Extrait du texte:
::::::

CA Toulouse, 2e ch. sect. 1, 15 janvier 2014, n° 12-00187

TOULOUSE

Arrêt

PARTIES

Demandeur :

Parres TP (EURL)

Défendeur :

Serin System Services (SARL), CJC Véhicules Industriels (SAS)

COMPOSITION DE LA JURIDICTION

Président :

Mme Salmeron

Conseillers :

Mmes Pellarin, Delmotte

Avocats :

Mes Dessart, Brunet-Alayrac, SCP Remaury Fontan Remaury, SCP Château, SCP Philippo Pressecq

T. com. Toulouse, du 12 déc. 2011

12 décembre 2011

EXPOSÉ DU LITIGE

L'EURL Parres TP a acquis suivant facture du 17 mars 2009, pour le prix TTC de 35 282 euro un camion d'occasion polybenne de marque Man de la SARL Serin System Services qui, pour honorer cette commande, l'a elle-même acheté à la SAS CJC Véhicules Industriels. Sur la facture précitée, figurait la clause "vendu en l'état sans garantie".

L'EURL Parres TP s'est vu refuser l'immatriculation, faute de justification d'un contrôle technique de moins de six mois, a fait procéder le 19 juin 2009 à ce contrôle qui s'est avéré négatif du fait d'anomalies importantes affectant le système de freinage.

Au vu d'une expertise judiciaire ordonnée par le président du Tribunal de commerce de Toulouse le 19 novembre 2009, dont le rapport a été déposé le 30 juillet 2010, l'EURL Parres TP a par acte du 8 juillet 2010, fait assigner la SARL Serin System Services devant le Tribunal de commerce de Toulouse en indemnisation du préjudice subi. La SARL Serin System Services a appelé en cause la SAS CJC Véhicules Industriels.

Par jugement du 12 décembre 2011, le tribunal a débouté l'EURL Parres TP de ses demandes et l'a condamnée à payer au titre de l'article 700 du Code de procédure civile une somme de 2 000 euro à la SARL Serin System Services et une somme de 3 000 euro à la SAS CJC Véhicules Industriels.

L'EURL Parres TP a interjeté appel de cette décision le 13 janvier 2012.

Les parties ont respectivement déposé leurs dernières écritures aux dates suivantes :

- l'EURL Parres TP le 16 avril 2012,

- la SARL Serin System Services le 18 septembre 2012,

- la SAS CJC Véhicules Industriels le 8 juin 2012.

L'ordonnance de clôture est intervenue le 22 octobre 2013.

PRÉTENTIONS DES PARTIES

Il est fait expressément référence, pour plus ample exposé des moyens, aux conclusions précitées.

::::::

Exercices:
a - Convertissez les enregistrements en CSV à deux colonnes, enonce et reponse, de la ligne qui contient "What measure of" jusqu'à la fin des enregistrements, avec une ligne par énoncé, chaque champ entre guillemets et les sauts de ligne remplacés par des espaces. Laissez les images de côté.
b - Rédigez la suite de l'arrêt sur la vente du camion polybenne, s'il vous plaît.

Enregistrements du corpus:
::::::

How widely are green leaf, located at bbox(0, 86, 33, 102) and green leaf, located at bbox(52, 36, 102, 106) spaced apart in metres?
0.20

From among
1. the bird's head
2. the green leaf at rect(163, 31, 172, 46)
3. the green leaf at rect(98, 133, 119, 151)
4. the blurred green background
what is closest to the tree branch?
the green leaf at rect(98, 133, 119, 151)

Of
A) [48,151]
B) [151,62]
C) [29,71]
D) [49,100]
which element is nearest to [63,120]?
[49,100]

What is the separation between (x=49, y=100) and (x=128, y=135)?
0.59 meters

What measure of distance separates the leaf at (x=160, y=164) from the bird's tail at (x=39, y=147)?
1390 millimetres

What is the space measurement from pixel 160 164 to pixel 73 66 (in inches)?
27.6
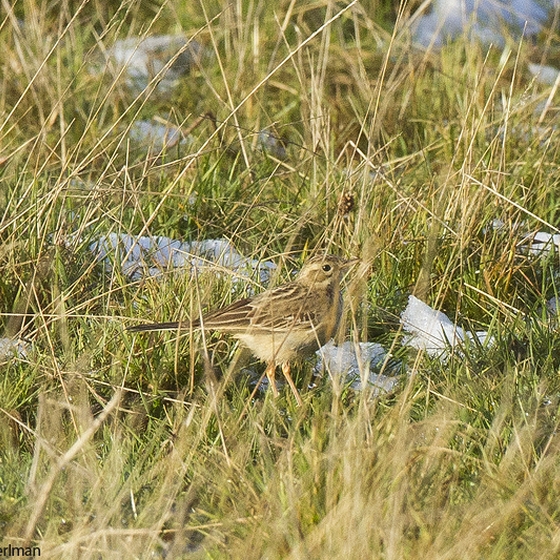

::::::

Réponses dans l'ordre:
a -
enonce,reponse
"What measure of distance separates the leaf at (x=160, y=164) from the bird's tail at (x=39, y=147)?","1390 millimetres"
"What is the space measurement from pixel 160 164 to pixel 73 66 (in inches)?","27.6"

b -
L'EURL Parres TP demande que la SARL Serin System Services et la SAS CJC Véhicules Industriels soient condamnées solidairement à lui payer :

- au titre des réparations liées au freinage, la somme de 4 783,53 euro

- au titre des réparations de la fuite arrière gauche, la somme de 640,94 euro,

- au titre des travaux nécessaires à effectuer sur son ancien véhicule pour pallier le remplacement du véhicule acheté, la somme de 3 681,63 euro,

- au titre de la location d'une remorque pour transporter le matériel initialement prévu, la somme de 218 euro,

- au titre du contrôle technique, la somme de 284,30 euro

- au titre des frais de gardiennage, celle de 2 300 euro HT,

- au titre de son préjudice moral, la somme de 7 000 euro,

- en application de l'article 700 du Code de procédure civile, la somme de 2 000 euro.

Elle fait valoir :

- qu'elle ne peut être considérée comme un professionnel ayant une activité similaire aux sociétés intimées, spécialistes en réparation automobile et en vente de véhicules d'occasion,

- que les déséquilibres de freinage et la fuite sont des vices cachés rendant la chose impropre à son usage.

La SARL Serin System Services demande la confirmation du jugement entrepris, subsidiairement demande à être relevée et garantie de toute condamnation par la SAS CJC Véhicules Industriels, et réclame à l'encontre de tout succombant une indemnité de 3 000 euro en remboursement de ses frais de défense.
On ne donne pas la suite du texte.